Nor are they free to promote economic and social arrangements in poor countries that lessen their dependence on the West, for example. They are not free to help the Haitian masses win real power. These are not options. Instead, the officials of the American state act under the compulsions of a system which needs global predominance to insure power and economic advantage.
The system over which this super-warlord presides as a jealous and insecure dominator needs a lot of little warlords, even if they sometimes get out of hand. U.S. leaders like to deal with securely entrenched elites or strongmen, who are relatively immune to pressure and demands from below. Inevitably, they feel that the stability they crave is more likely with, say, a Greater Serbia either dominating ex-Yugoslavia by itself or sharing it with a Greater Croatia.
During the Cold War there was broad popular support for massive defense budgets. Now there is not. On some level, millions of Americans suspect that we pay a catastrophic price for our government’s gargantuan military machine and its overweening imperial ambitions—that the United States cannot play the role of "superpower" and at the same time produce the things that make a decent life possible for its people.
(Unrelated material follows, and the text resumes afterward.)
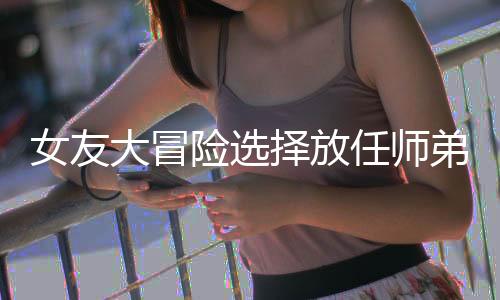 女友大冒险选择放任师弟替我提交调岗申请：全文+后续(宋汐雨梁恒)小说最新列表_女友大冒险选择放任师弟替我提交调岗申请(宋汐雨梁恒)全文阅读无弹窗女友大冒险选择放任师弟替我提交调岗申请：全文+后续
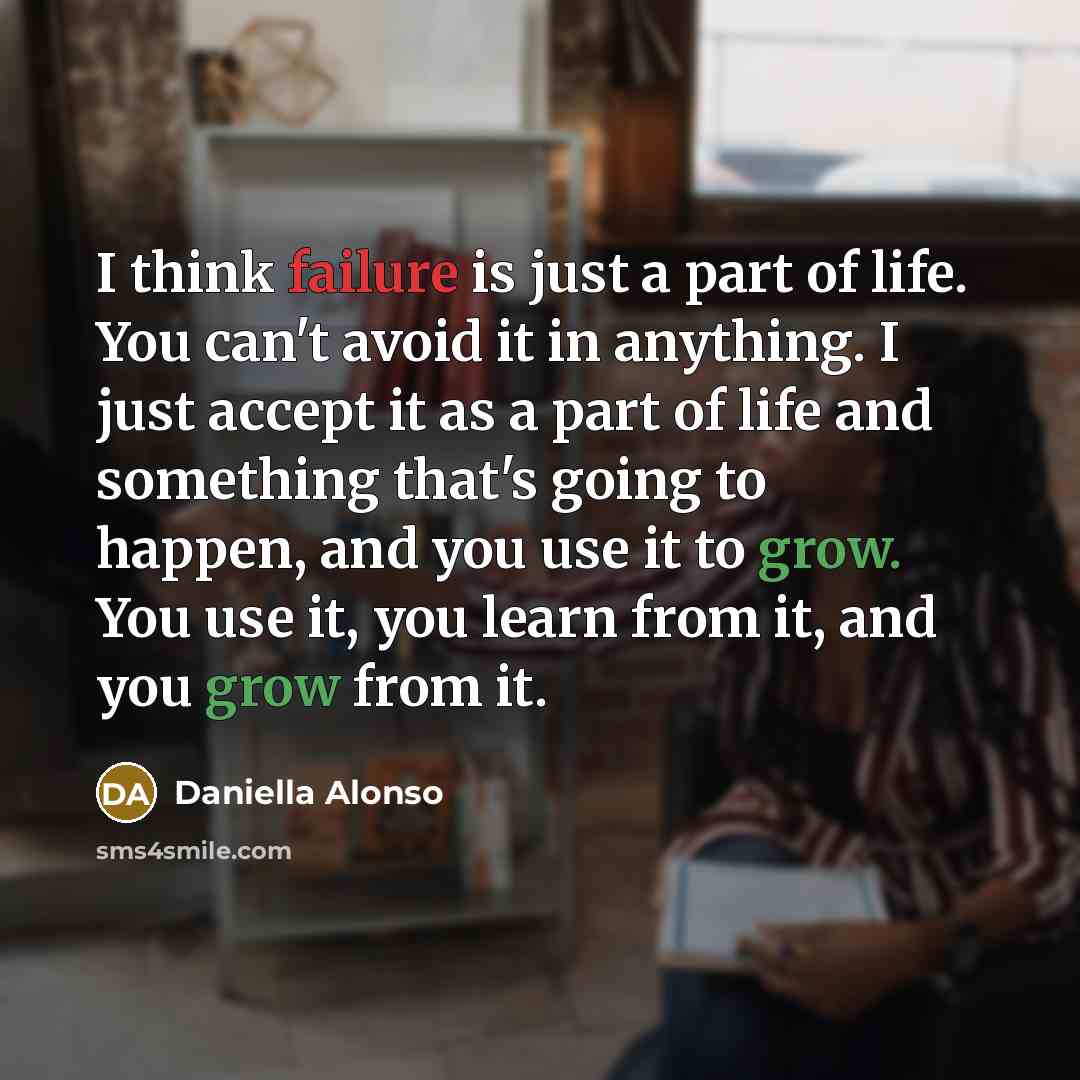 “I think failure is just a part of life. You…” quote by Daniella Alonso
The left—people who have a more elaborated understanding of imperialism and its political functions—seems unable to connect with these perceptions and deepen them. Yet the moment could hardly be more propitious. Americans are in a rebellious mood. Unless the left manages to clearly differentiate itself from the Democratic Party’s bankrupt neoliberalism and poses an organized alternative, it is the right that will succeed in taking advantage of popular discontent.
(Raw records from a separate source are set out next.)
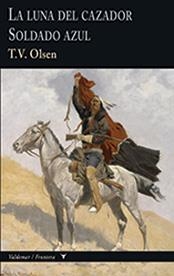 LA LUNA DEL CAZADOR & SOLDADO AZUL | 9788477028390 | OLSEN, T V | Llibreria Online de Vilafranca del Penedès | Comprar llibres en català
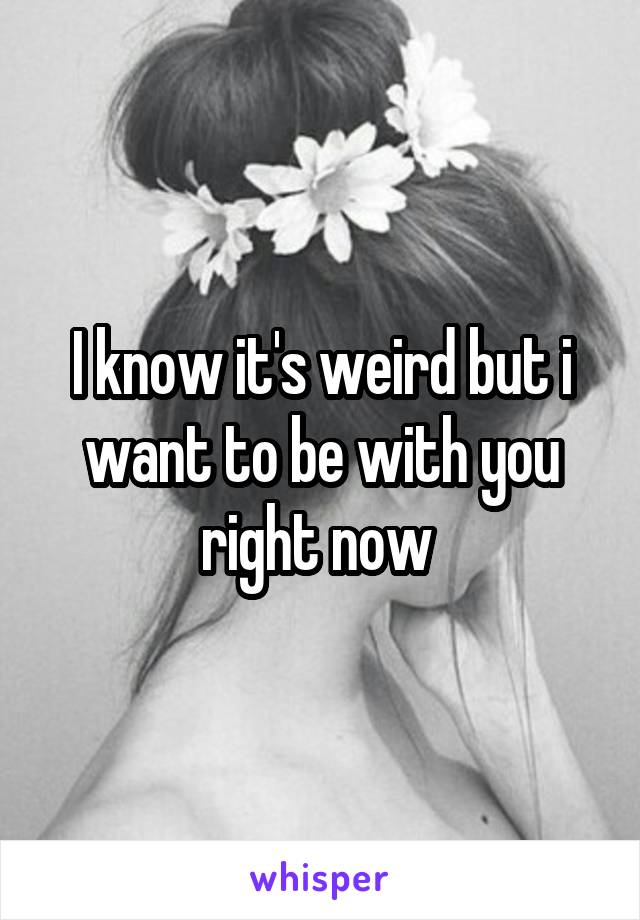 I know it's weird but i want to be with you right now 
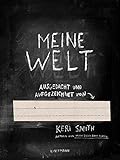 Meine Welt! Ausgedacht und aufgezeichnet von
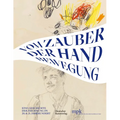 Vom Zauber Der Handbewegung: Eine Geschichte Der Zeichnung Im 20 Und 21 Jahrhundert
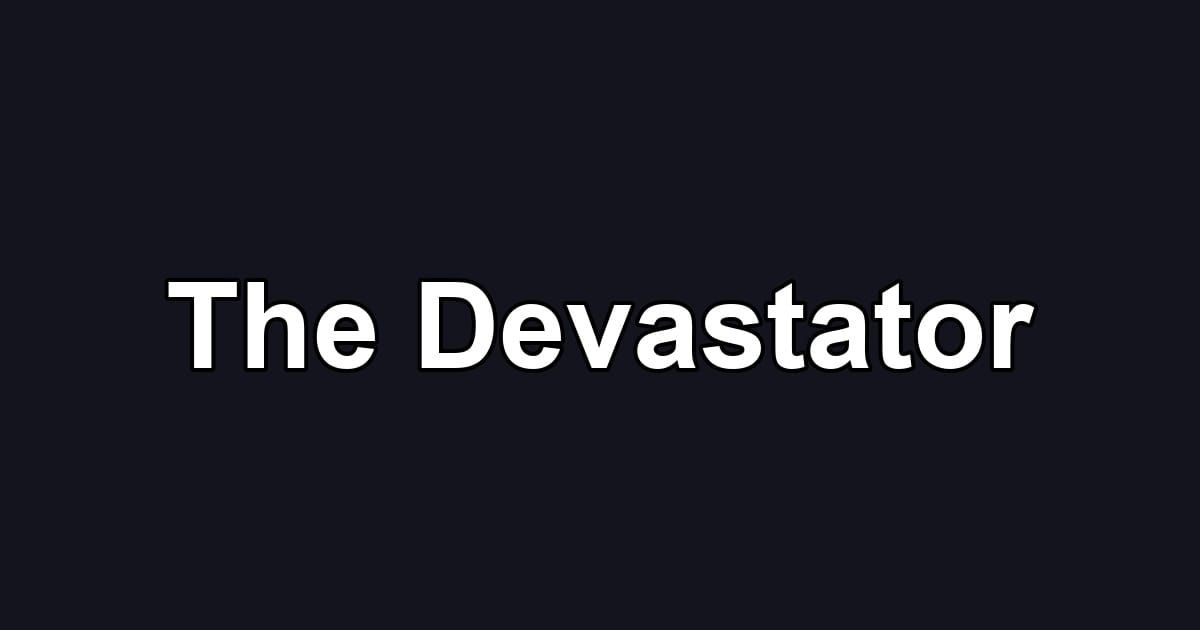 The Devastator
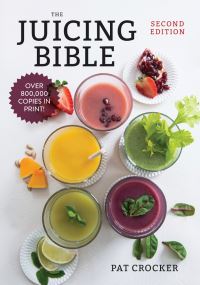 Book Cover for The Juicing Bible by Pat Crocker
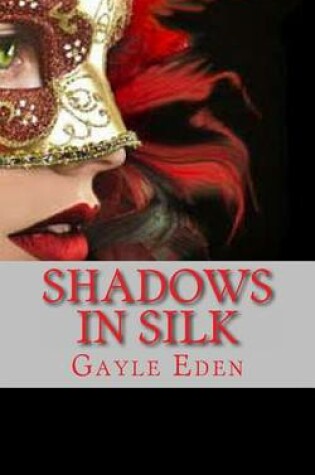 Cover of Shadows in Silk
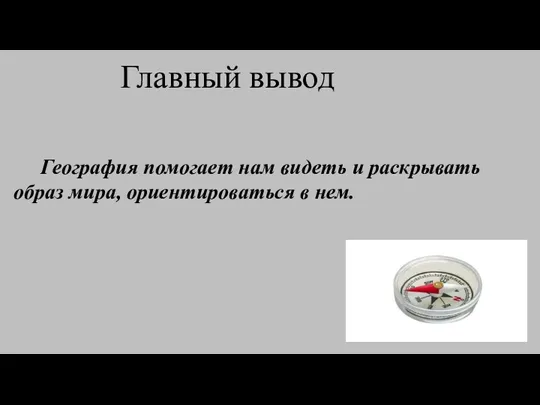 Главный вывод География помогает нам видеть и раскрывать образ мира, ориентироваться в нем.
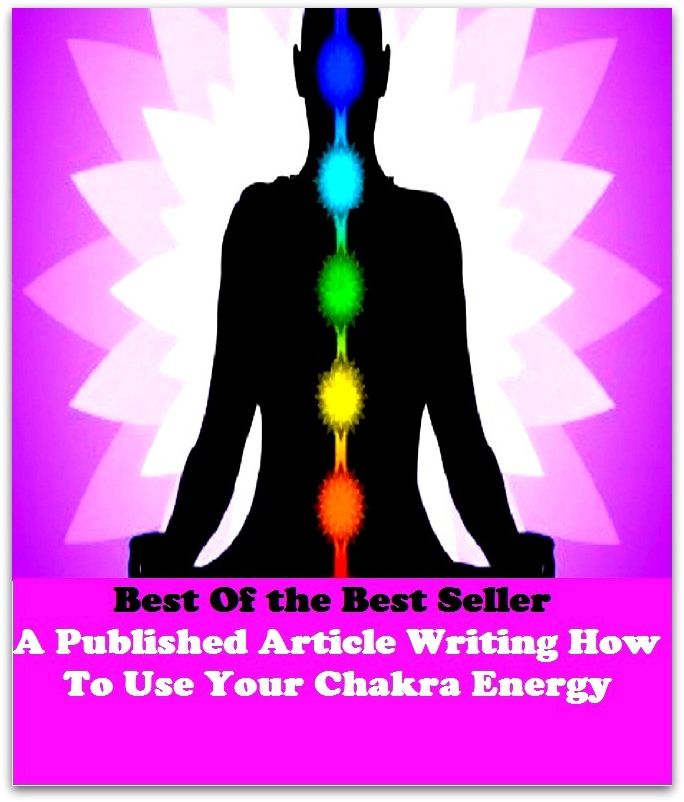 Best of the best sellers A Publisher Article Writing How To Use Your Chakra Energy ( publisher, author, writer, novelist, biographer, dramatist, creator, instigator, maker, inventor, publish )
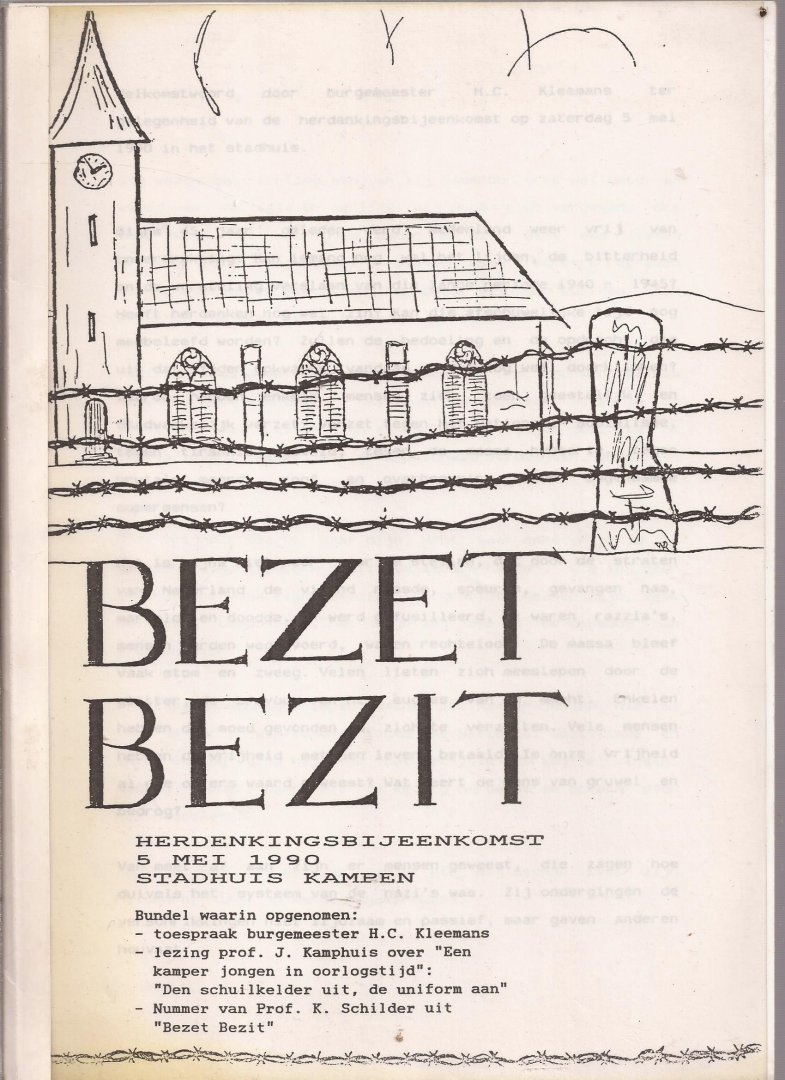 Kleemans, H.C. en J. Kamphuis (bijdragen) - Bezet bezit. Herdenkingsbijeenkomst 5 mei 1990 Stadhuis Kampen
Words like "radicalism" and "revolution" are bandied about freely—mainly by Republicans, alas, but the sudden appearance of language long considered utterly marginal to American politics expresses a complex mood, including a healthy disgust with the establishment as well as more atavistic impulses.
In the absence of an obvious foreign threat, it is hard for our leaders to justify to the public a bloated military budget—which is probably why all the talk about new war-fighting scenarios that followed the end of the Cold War seems to have been succeeded by a conspiracy of silence.
Of course, the pursuit of empire has not been a serious issue in a national electoral campaign since the annexation of the Philippines at the turn of the century. Eugene McCarthy, Robert Kennedy and George McGovern campaigned against the Vietnam War, but none of them really questioned NATO, nuclear deterrence and the whole panoply of U.S. might.
Today a few (ever fewer) liberal politicians call for (ever more modest) cuts in military spending, but none of them challenges the assumption that the United States has the right to dominate other peoples and, if necessary, sacrifice whole nations to its self-defined strategic imperatives. If we are ever to break up the deadly consensus of American high politics, the issue of an alternative foreign policy cannot be avoided.